Where law enforcement officers used to see relatively small marijuana-growing operations tended by a variety of local groups, they're now seeing major drug-trafficking organizations set up large operations with thousands of plants, he said.

Officials seized about 14,500 plants at Pike National Forest, in one of what Sweetin expects will total about a dozen such seizures this year on public lands in the division that covers Colorado, Utah, Montana and Wyoming. In the mountain West, marijuana harvesting is at its peak between mid-August and late September.

Increasingly, officials are linking large-scale marijuana operations in Colorado and Utah to Mexican drug trafficking organizations operating on the West Coast of the United States, particularly in California.

The problem isn't new to federal land managers. For several years now, they have been grappling with large-scale drug production on public land. The remote locations, relatively light law enforcement activity and vast territory make national parks and forests attractive places for drug producers. That's especially true for marijuana growers, who require significant acreage for cultivation, space for drying the leaves after the harvest and a camp for those tending the crop.

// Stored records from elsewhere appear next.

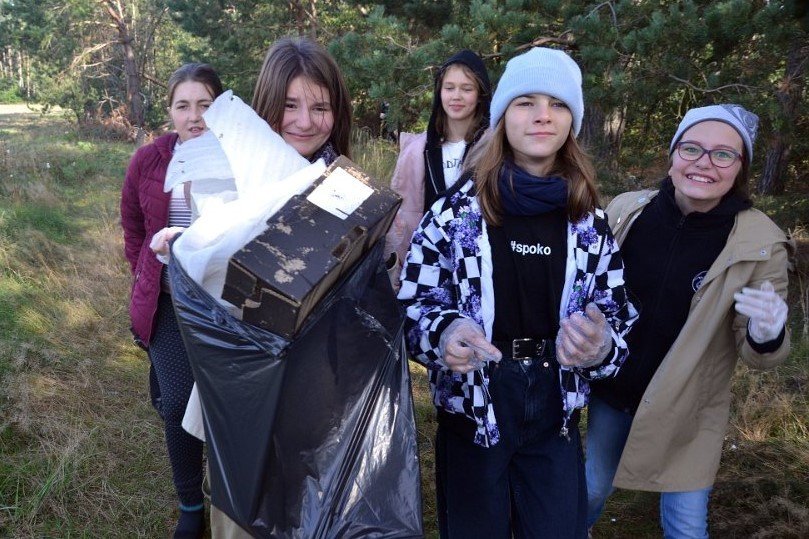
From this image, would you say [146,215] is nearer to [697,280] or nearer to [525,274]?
[525,274]

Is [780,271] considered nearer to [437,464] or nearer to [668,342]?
[668,342]

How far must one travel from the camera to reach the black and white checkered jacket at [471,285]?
1.74m

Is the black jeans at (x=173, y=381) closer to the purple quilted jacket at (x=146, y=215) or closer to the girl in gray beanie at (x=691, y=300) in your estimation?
the purple quilted jacket at (x=146, y=215)

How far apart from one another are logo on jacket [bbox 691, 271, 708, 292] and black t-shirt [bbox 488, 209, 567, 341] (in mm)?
592

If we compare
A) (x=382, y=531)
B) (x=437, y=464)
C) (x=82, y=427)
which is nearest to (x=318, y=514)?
(x=382, y=531)

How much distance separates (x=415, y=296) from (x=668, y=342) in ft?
3.10

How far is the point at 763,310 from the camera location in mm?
1808

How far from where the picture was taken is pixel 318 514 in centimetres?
146

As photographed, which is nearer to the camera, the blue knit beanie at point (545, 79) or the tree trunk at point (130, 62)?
the blue knit beanie at point (545, 79)

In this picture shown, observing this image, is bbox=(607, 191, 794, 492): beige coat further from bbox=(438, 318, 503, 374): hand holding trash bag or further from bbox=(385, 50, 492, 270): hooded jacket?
bbox=(385, 50, 492, 270): hooded jacket

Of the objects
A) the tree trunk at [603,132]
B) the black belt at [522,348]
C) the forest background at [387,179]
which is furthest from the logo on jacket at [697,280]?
the tree trunk at [603,132]

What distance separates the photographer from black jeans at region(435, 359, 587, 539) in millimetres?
1782

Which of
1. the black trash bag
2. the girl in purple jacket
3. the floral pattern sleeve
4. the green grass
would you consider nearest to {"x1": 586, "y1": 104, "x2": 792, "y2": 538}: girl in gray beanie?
the floral pattern sleeve

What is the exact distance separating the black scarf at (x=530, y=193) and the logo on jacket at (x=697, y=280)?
645 millimetres
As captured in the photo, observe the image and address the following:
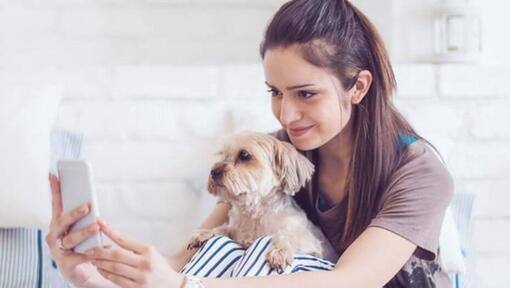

Gill Quintana, the Forest Service's special agent in charge for the Colorado seizure, said in a statement that the drug operations create significant issues for the agency: "The impacts are numerous -- resource damage to the lands due to clearing the areas to prepare the garden site, trash left behind, chemicals used to grow the crop can seep into the watershed and the public safety issues associated with [the] recreating public coming in contact with these organizations."

The trafficking organizations responsible for the marijuana crops are well-organized and well-funded, Sweetin said. It takes significant resources and staff to set up a growing operation, support those tending the camp and haul out the harvest. In addition, because marijuana is a thirsty crop, it needs to be irrigated when cultivated in the arid West. Officials often find miles of irrigation pipes and elaborate pumping systems have been installed to support the crops.

The drug traffickers running the growing operations aren't the only ones requiring deep pockets. "These [seizures] turn into major trash-removal operations for the National Park Service and the Forest Service and create significant resource issues for those agencies," Sweetin said.

Park Service officials could not be reached for comment.